14. Scrapy (Commits: 6325, Contributors: 243)

Scrapy is a library for making crawling programs, also known as spider bots, for retrieval of the structured data, such as contact info or URLs, from the web.

It is open-source and written in Python. It was originally designed strictly for scraping, as its name indicate, but it has evolved in the full-fledged framework with the ability to gather data from APIs and act as general-purpose crawlers.

The library follows famous Don’t Repeat Yourself in the interface design?—?it prompts its users to write the general, universal code that is going to be reusable, thus making building and scaling large crawlers.

The architecture of Scrapy is built around Spider class, which encapsulates the set of instruction that is followed by the crawler.

15. Statsmodels (Commits: 8960, Contributors: 119)

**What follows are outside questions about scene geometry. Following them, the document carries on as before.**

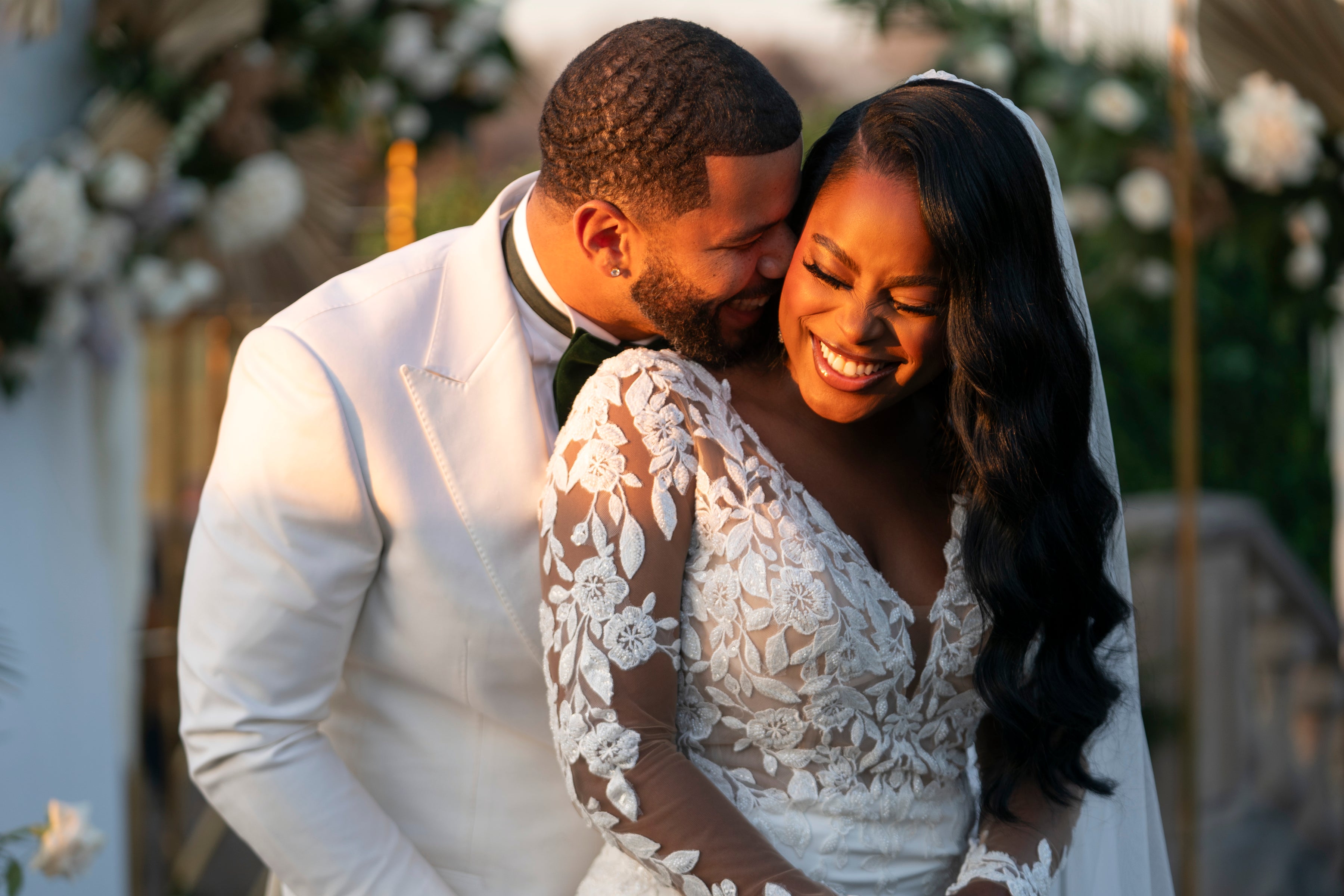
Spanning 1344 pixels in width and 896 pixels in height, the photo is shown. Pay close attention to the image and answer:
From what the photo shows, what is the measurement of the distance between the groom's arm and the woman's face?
71 centimetres

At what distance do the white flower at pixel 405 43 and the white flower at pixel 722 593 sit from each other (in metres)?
2.89

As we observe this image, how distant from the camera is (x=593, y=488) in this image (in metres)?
1.64

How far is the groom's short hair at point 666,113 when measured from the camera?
1.79 metres

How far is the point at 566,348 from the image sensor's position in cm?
200

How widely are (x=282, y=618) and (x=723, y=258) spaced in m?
0.86

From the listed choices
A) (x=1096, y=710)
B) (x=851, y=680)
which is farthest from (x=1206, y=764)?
(x=851, y=680)

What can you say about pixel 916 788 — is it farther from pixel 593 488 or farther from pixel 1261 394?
pixel 1261 394

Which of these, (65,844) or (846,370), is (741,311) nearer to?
(846,370)

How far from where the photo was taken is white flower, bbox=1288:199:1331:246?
4258 mm

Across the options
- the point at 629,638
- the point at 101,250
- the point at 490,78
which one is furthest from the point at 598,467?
A: the point at 490,78

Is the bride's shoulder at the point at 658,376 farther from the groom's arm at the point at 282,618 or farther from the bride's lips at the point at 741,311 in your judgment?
the groom's arm at the point at 282,618

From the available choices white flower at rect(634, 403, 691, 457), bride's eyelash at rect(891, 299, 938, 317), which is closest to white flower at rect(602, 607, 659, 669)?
white flower at rect(634, 403, 691, 457)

As you have probably guessed from the name, statsmodels is a library for Python that enables its users to conduct data exploration via the use of various methods of estimation of statistical models and performing statistical assertions and analysis.

Among many useful features are descriptive and result statistics via the use of linear regression models, generalized linear models, discrete choice models, robust linear models, time series analysis models, various estimators.

The library also provides extensive plotting functions that are designed specifically for the use in statistical analysis and tweaked for good performance with big data sets of statistical data.

Conclusions.

These are the libraries that are considered to be the top of the list by many data scientists and engineers and worth looking at them as well as at least familiarizing yourself with them.